Übungen zur Stärkung der Brustmuskulatur

Auf Basis der Ergebnisse des EMGs können wir gemeinsam mit Ihnen einen geeigneten Behandlungsplan mit Übungen für Sie entwickeln. Einige Übungen, die sehr hilfreich sein können, werden im Folgenden erklärt.

  • Butterfly Maschine: Sie können die sogenannte Butterfly Maschine verwenden, um die Brustmuskulatur zu stärken.
  • Schulterblatt-Retraktionen: Setzen Sie sich oder stehen Sie aufrecht. Ziehen Sie die Schulterblätter zusammen, indem Sie die Schultern nach hinten und unten bewegen. Halten Sie diese Position für einige Sekunden und entspannen Sie sich dann.
  • Schulterrotation mit Theraband: Befestigen Sie ein Theraband an einer festen Stelle. Halten Sie das Band in beiden Händen und führen Sie Schulterrotationen durch.
  • Brustdehnung an der Wand: Stellen Sie sich mit dem Gesicht zur Wand, etwa einen Schritt entfernt. Legen Sie Ihre Hände auf Schulterhöhe an die Wand. Beugen Sie Ihren Oberkörper langsam vor, bis Sie eine Dehnung in der Brustmuskulatur spüren.
  • Brustmuskel-Dehnübungen mit einem Gymnastikball: Legen Sie sich mit dem Oberkörper auf einen Gymnastikball.
  • Trizeps-Dehnung mit dem Arm über den Kopf: Heben Sie einen Arm über den Kopf und beugen Sie den Ellenbogen.

Wann sollte man einen Arzt aufsuchen?

Haben Sie Schmerzen in der Brust, handelt es sich in den meisten Fällen um harmlose Veränderungen oder hormonbedingte Wassereinlagerungen. Lassen Sie die Beschwerden dennoch immer bei Ihrer Gynäkologin oder Ihrem Gynäkologen abklären. Bringen Sie zu dem Termin Ihren Zykluskalender mit und idealerweise ein Schmerztagebuch, in dem steht, wann und in welcher Form die Schmerzen auftreten.

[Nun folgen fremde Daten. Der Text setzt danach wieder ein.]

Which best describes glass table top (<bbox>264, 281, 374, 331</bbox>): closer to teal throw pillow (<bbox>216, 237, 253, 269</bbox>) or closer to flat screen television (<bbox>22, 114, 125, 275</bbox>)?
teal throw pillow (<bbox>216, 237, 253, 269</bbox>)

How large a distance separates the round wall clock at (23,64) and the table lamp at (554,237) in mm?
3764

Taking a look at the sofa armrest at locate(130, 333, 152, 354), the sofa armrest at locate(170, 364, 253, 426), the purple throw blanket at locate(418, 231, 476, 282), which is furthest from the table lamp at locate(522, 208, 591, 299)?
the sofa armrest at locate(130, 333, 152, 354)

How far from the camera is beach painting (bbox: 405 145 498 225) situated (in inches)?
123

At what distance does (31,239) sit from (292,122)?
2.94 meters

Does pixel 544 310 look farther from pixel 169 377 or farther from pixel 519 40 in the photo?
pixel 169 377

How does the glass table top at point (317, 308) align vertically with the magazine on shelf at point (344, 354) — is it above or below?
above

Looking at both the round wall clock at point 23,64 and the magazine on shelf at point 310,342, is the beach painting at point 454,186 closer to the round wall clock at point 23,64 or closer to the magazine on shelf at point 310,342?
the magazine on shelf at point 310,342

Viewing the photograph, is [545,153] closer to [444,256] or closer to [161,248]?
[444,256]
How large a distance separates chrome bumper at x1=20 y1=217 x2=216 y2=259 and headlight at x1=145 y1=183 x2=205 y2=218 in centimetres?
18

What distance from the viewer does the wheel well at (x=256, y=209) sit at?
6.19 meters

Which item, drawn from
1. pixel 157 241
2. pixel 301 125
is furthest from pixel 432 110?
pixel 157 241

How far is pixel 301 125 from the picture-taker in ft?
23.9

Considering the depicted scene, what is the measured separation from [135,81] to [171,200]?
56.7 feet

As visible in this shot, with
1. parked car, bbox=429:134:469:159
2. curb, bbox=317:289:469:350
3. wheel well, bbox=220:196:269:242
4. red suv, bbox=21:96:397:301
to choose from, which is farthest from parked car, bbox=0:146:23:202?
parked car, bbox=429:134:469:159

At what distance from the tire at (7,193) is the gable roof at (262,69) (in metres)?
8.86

Notfall - wann sofort zum Arzt?

  • Starke Brustschmerzen, die länger als fünf Minuten anhalten oder auch ein Engegefühl in der Brust. Die Schmerzen können in den Unterkiefer, die Arme oder auch den Oberbauch oder den oberen Rücken ausstrahlen.
  • Untypische Zeichen wie Müdigkeit, Übelkeit, Schlafstörungen und Kurzatmigkeit.
  • Schmerzen, die vor allem bei Anstrengung (Treppen steigen, Rennen …) auftreten.
  • Schmerzen, die als drückend und beengend empfunden werden.
  • Schmerzen, die mit Luftnot, Fieber oder Husten einhergehen.
  • Falls Sie bereits bekannte Gefäßerkrankungen haben.
  • Plötzlich auftretende, starke Brustschmerzen - insbesondere in Ruhe - sind immer ein Alarmzeichen, vor allem wenn sie von Symptomen wie Übelkeit, Erbrechen, Kaltschweißigkeit, Blässe, niedrigem Blutdruck oder schnellem Puls begleitet werden.